Please rewrite the data that begins at the line containing "What is the measurable" and stops after the line containing "730 centimetres", both included, with the requests too. Scale every distance and coordinate in the answers by 0.25, rounding each result to the number of decimals it originally had, with halves rounded up.
==================================================
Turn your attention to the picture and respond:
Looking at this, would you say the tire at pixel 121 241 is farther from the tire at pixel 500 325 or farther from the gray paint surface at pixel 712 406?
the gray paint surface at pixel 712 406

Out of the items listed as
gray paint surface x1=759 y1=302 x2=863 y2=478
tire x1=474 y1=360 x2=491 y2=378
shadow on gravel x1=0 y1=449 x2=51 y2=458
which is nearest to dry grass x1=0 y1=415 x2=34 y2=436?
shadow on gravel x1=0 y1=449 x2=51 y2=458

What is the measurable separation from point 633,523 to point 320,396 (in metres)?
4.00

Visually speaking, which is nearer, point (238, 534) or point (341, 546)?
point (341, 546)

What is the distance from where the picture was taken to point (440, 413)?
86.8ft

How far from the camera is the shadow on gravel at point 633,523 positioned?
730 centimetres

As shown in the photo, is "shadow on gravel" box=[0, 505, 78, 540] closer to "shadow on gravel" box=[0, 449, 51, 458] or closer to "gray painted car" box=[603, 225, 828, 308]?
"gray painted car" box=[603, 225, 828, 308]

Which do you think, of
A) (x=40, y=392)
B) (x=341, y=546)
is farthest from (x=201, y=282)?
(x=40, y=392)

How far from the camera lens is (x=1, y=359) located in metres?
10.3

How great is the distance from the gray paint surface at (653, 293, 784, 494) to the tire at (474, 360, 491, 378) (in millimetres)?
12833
==================================================
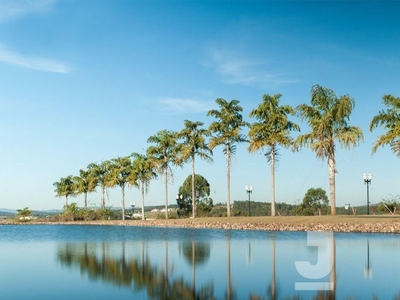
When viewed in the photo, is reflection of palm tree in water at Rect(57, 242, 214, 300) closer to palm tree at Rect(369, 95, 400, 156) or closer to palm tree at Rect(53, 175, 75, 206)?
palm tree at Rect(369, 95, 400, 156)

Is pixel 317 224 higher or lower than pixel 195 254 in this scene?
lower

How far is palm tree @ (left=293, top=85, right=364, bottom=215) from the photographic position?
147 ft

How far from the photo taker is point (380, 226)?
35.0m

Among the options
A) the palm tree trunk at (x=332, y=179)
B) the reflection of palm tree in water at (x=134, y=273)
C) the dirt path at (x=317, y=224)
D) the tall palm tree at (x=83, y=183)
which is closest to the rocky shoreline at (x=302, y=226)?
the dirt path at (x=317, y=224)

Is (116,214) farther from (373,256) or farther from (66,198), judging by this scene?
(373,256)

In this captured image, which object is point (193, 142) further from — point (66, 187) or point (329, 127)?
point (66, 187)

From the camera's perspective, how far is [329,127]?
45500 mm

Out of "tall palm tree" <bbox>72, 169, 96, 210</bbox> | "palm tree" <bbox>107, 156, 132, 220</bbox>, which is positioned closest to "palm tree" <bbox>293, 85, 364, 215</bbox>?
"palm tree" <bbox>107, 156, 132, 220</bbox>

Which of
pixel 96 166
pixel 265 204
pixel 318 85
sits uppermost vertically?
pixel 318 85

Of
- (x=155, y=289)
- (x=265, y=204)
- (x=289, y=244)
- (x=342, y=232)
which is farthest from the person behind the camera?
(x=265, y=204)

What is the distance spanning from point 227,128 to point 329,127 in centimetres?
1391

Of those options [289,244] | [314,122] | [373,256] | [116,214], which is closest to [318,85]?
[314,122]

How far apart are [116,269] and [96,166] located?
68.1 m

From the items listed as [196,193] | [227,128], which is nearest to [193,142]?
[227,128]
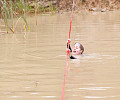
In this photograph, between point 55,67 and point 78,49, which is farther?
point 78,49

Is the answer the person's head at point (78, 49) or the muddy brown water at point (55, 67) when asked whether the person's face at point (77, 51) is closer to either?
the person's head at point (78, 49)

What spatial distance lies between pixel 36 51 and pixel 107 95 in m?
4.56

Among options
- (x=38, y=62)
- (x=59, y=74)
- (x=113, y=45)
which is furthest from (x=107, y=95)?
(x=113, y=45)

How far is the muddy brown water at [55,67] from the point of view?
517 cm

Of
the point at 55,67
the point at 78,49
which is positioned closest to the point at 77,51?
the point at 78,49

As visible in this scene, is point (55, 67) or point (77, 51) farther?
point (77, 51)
==================================================
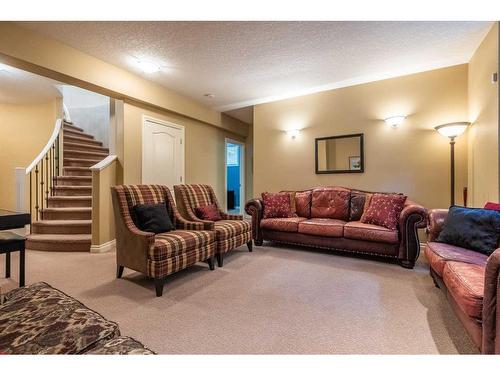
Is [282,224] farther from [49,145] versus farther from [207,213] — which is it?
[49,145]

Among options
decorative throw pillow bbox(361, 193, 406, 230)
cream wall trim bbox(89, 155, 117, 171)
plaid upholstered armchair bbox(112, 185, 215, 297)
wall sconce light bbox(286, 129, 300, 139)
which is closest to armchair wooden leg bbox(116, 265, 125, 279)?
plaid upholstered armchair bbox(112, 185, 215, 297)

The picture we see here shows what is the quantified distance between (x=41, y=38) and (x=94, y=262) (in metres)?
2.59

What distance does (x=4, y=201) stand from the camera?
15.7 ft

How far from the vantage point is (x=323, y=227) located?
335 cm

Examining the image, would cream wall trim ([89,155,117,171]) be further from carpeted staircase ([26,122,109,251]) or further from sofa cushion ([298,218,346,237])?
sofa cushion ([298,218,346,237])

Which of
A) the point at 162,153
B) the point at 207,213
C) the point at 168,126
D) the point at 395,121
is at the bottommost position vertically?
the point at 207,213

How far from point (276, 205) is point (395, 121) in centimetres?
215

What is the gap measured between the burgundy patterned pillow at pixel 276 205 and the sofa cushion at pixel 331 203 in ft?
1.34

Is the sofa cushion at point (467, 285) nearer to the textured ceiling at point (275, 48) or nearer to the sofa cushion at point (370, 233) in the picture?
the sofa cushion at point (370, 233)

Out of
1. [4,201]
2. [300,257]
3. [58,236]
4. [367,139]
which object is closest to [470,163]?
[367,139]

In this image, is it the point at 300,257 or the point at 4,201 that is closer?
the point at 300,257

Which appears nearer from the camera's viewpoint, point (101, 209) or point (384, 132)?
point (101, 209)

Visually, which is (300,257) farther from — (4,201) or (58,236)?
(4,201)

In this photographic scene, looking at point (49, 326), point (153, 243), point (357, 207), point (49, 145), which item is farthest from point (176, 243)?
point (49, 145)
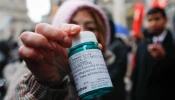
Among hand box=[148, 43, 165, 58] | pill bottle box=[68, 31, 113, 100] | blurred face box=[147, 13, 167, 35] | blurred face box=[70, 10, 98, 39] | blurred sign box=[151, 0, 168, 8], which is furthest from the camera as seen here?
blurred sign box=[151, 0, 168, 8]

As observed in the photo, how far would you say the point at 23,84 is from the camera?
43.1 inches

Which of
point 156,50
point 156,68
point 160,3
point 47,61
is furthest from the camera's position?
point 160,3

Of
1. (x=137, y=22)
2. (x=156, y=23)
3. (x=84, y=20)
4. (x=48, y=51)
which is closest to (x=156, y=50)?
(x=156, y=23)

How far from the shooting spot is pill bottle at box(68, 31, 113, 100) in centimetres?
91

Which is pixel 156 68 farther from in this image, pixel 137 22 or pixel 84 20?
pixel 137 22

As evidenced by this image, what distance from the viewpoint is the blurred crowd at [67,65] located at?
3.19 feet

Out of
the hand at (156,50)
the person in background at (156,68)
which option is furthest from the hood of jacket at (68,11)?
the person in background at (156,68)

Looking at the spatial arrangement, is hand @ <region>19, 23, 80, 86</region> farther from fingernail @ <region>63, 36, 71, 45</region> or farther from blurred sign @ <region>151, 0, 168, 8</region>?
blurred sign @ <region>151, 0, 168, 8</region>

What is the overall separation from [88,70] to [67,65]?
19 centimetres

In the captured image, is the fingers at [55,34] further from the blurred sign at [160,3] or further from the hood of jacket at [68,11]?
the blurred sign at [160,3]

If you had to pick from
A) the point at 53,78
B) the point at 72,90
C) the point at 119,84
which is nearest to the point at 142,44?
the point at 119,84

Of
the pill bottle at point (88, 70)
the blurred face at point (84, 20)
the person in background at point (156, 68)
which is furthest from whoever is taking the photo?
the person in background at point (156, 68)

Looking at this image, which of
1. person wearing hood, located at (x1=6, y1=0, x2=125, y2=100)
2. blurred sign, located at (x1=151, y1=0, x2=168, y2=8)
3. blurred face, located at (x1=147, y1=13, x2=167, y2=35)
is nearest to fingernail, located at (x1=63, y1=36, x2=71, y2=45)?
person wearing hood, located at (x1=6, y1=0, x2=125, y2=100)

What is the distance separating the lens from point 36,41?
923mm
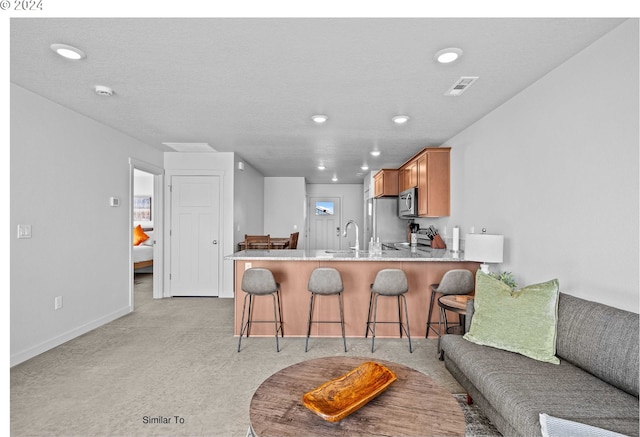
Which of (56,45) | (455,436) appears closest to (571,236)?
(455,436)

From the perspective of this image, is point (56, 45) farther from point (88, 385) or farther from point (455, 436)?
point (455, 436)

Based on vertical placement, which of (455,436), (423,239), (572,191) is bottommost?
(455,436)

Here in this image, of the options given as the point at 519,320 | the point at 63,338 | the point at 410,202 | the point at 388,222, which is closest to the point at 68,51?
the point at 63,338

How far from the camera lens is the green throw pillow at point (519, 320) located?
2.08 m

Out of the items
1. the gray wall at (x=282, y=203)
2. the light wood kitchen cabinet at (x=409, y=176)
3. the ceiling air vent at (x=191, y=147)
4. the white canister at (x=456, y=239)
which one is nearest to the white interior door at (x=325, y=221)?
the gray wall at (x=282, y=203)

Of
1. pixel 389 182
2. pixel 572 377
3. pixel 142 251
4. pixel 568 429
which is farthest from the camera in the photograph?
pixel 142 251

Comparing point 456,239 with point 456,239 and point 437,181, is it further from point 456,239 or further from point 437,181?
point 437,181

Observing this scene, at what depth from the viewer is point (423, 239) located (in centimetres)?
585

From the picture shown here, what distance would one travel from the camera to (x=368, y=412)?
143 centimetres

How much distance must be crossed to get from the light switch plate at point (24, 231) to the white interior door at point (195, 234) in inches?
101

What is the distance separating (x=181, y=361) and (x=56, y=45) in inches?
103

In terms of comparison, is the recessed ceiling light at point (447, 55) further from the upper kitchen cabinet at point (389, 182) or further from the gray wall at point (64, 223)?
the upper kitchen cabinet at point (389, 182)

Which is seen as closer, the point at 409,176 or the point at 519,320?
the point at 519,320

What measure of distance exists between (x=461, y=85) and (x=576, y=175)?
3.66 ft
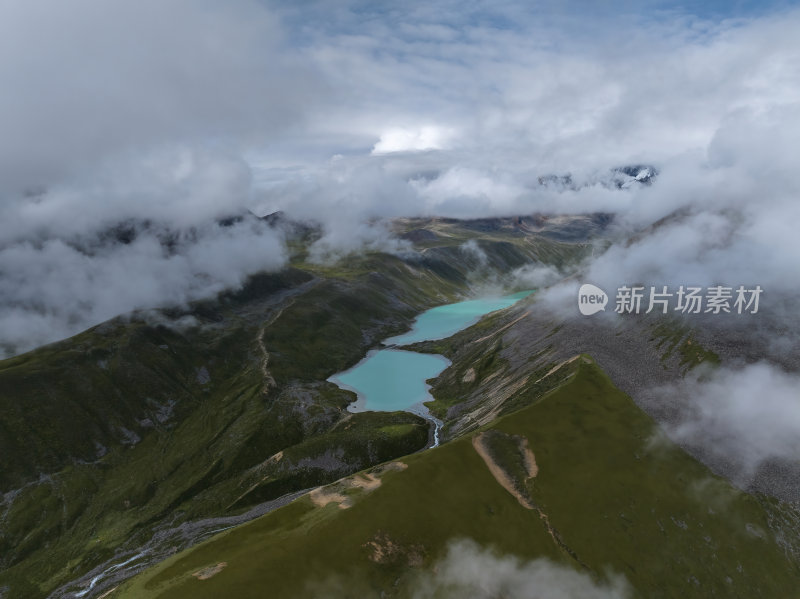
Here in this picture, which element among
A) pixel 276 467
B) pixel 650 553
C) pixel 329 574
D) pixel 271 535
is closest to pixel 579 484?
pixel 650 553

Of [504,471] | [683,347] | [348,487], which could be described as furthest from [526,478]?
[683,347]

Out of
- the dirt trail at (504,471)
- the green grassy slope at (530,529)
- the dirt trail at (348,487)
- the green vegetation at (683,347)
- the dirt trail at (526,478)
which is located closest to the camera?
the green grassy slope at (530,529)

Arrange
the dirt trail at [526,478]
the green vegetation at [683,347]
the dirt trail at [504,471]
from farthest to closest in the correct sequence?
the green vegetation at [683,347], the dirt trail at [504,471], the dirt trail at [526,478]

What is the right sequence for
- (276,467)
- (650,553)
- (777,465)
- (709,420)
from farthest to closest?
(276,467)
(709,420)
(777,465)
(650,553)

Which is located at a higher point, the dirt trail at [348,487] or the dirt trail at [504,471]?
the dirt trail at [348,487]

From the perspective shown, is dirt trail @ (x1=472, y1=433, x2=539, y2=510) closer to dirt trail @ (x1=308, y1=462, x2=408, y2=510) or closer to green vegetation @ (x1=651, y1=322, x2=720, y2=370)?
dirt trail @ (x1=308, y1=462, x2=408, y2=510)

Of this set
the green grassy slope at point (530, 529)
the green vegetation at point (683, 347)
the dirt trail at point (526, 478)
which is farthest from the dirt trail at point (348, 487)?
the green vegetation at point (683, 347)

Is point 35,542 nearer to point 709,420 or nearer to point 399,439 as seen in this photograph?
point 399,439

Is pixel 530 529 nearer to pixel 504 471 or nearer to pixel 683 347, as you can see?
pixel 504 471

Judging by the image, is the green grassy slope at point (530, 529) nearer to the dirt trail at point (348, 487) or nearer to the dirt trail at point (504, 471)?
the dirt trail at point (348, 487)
==================================================
▶ The completed task
What is the measurable separation from point 633,523 to point 320,396 (in metres)?
1.00

Visually speaking, which is nearer, point (238, 534) or point (341, 546)?
point (85, 137)

What is the distance from where the picture was taken to point (440, 413)?
21.7ft

How far from the camera is the shadow on gravel at point 633,523 positioned?
183 centimetres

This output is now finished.